Original Hungarian notation, which was known within Microsoft as Apps Hungarian, makes it harder for these kinds of screw-ups to occur. For instance, you might have a variable (or function, but then the first letter of the identifier should be capitalised) ftPhase1Orbit that maintains the distance to the first target orbit measured in feet relative to the satellite. Here, ft is the tag and Phase1Orbit is the qualifier. Other variable names may be prefixed with the tag m or mt to signify the variables store distance in metres. A variable prefaced with ft will never appear in an expression whose result is assigned to a variable starting with mt unless it is wrapped in a function called MtFromFt (metres from feet). For example, if you see the statement dmtOrbits = ftPhase2Orbit - ftPhase1Orbit (the distance in metres between the two orbits is the difference between the distances to the two orbits relative to the craft), you can see immediately that something is wrong because the domain type on the left (mt) does not match the domain type on the right (ft). If instead you wrote something like deltaOrbits = phase2Orbit - phase1Orbit there’s no way to see that you’ve made a mistake. The compiler will give you no help for these kinds of errors. In Apps Hungarian, a function name starts with a tag signifying the domain type that it returns, which is why we have MtFromFt rather than FtToMt. Of course, in NASA’s case, they ought to have been dealing in metric quantities all through their code, so this example is purely for illustrative purposes.

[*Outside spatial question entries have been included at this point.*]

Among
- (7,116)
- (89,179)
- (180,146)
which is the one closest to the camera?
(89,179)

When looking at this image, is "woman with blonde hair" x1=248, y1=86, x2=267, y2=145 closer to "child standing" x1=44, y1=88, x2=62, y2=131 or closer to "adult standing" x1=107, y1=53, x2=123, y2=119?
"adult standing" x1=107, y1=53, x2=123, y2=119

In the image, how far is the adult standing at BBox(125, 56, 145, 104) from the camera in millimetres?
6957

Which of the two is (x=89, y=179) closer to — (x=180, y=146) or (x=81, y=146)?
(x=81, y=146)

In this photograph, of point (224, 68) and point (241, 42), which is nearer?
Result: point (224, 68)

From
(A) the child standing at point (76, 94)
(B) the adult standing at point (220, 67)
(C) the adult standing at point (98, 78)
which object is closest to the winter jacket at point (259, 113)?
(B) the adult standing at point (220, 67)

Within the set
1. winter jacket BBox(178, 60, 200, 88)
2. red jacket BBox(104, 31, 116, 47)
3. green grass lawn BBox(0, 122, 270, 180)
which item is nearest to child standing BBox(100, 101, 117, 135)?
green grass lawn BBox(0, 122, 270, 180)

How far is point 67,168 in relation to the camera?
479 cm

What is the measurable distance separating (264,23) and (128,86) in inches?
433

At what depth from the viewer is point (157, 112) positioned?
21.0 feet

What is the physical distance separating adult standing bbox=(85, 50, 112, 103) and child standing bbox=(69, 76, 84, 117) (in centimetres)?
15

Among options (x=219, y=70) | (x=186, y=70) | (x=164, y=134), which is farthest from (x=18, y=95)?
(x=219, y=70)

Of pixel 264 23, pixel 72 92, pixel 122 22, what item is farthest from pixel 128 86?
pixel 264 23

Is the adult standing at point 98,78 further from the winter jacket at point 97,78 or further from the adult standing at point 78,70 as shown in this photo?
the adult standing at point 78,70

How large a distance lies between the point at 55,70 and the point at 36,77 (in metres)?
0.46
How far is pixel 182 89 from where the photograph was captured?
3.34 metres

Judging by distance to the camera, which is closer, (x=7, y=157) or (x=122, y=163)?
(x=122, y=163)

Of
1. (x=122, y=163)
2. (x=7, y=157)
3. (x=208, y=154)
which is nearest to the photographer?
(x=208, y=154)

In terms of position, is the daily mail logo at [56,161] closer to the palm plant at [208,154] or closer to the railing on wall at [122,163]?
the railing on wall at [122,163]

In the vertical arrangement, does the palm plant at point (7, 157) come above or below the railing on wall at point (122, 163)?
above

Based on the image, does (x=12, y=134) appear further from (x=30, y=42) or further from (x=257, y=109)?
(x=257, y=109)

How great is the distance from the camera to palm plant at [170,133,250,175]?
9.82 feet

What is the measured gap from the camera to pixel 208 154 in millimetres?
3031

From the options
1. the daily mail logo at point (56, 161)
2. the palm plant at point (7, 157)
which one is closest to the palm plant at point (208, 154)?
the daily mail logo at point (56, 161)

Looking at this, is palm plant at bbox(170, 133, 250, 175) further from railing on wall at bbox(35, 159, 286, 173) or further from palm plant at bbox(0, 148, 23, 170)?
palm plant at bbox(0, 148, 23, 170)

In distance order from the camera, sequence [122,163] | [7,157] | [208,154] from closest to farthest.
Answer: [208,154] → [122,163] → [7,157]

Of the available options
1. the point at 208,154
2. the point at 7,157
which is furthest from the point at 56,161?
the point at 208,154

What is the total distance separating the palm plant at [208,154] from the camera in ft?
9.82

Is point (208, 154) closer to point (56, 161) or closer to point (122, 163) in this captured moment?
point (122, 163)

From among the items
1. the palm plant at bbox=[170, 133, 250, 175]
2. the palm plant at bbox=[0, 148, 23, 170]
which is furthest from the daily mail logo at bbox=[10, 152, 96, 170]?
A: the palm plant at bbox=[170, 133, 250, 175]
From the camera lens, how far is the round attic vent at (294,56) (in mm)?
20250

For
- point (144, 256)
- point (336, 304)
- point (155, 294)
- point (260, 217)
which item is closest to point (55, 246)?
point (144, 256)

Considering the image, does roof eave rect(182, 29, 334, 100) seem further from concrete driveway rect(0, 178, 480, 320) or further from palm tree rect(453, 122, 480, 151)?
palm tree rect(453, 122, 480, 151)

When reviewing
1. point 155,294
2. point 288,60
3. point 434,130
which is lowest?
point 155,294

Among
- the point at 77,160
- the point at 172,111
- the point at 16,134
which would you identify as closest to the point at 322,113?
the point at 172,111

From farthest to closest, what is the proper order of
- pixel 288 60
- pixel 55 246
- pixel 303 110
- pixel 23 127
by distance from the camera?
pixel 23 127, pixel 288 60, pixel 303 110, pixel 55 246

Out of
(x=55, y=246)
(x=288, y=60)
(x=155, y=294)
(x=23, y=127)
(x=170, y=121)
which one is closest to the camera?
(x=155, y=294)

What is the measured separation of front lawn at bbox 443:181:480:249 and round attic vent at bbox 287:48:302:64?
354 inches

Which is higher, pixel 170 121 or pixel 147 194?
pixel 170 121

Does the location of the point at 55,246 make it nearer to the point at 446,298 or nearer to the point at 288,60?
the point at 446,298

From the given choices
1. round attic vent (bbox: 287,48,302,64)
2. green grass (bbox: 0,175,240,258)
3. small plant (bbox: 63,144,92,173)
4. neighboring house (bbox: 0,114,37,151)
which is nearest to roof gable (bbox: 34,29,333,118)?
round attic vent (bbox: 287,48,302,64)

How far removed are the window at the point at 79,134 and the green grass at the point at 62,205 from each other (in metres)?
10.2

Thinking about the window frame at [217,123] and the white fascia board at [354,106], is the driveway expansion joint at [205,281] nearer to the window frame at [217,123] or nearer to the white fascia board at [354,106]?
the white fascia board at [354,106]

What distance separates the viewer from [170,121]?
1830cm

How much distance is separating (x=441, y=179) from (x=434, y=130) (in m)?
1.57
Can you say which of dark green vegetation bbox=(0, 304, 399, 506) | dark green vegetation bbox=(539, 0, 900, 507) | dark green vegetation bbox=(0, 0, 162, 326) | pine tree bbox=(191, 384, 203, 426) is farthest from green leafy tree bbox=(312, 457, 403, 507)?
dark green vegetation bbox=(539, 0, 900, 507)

All tags must be clearly documented (in code comments or elsewhere) so that the entire development team (current and future) knows the meaning of each one. (See Anthony’s recent informative article on the various code commenting styles he’s tried over the years.)

I’m not sure if the article did quite enough to persuade me to use Apps Hungarian in my programming (I probably should begin to use it because my programming practices are a little sloppy, and anything that instills some sort of discipline in my coding habits can only be a good thing at this point), but nevertheless, I thought the article was really interesting, so thanks to Michael for blogging it. Anyway, I’ve put this article here so that if I do convert to Hungarian notation and I need to justify this to somebody in my own words, I’ll have had some practice already. :-)

After reading Joel’s post on Hungarian Notation, I did a bit more looking around his web site. I found his 12 Steps to better code, which is a list of 12 questions to which you can answer yes or no. The more yeses there are, the better your score. What I like about the test is its simplicity. It is easy for a team of developers to evaluate where they stand on each question. If the answer to any question is no, it is usually clear what the development team needs to do in order to improve. While the test is very simple, each criterion seems very important to me. Last week I pointed my boss to Joel’s 12 point list, and now he wants to use it as a rating system for our own software development processes. So far, we rate about three yeses and four half yeses. With minimum effort, those half yeses could be converted to definite yeses. For instance, we currently do partially automated weekly builds; but with a little extra work, we could do fully automated daily builds, and there are very good reasons for doing daily builds rather than waiting until the end of the week to build and test the current code snapshot. For one thing, bugs are found and resolved sooner than would otherwise be the case.

I think I’ll read Joel more often from now on.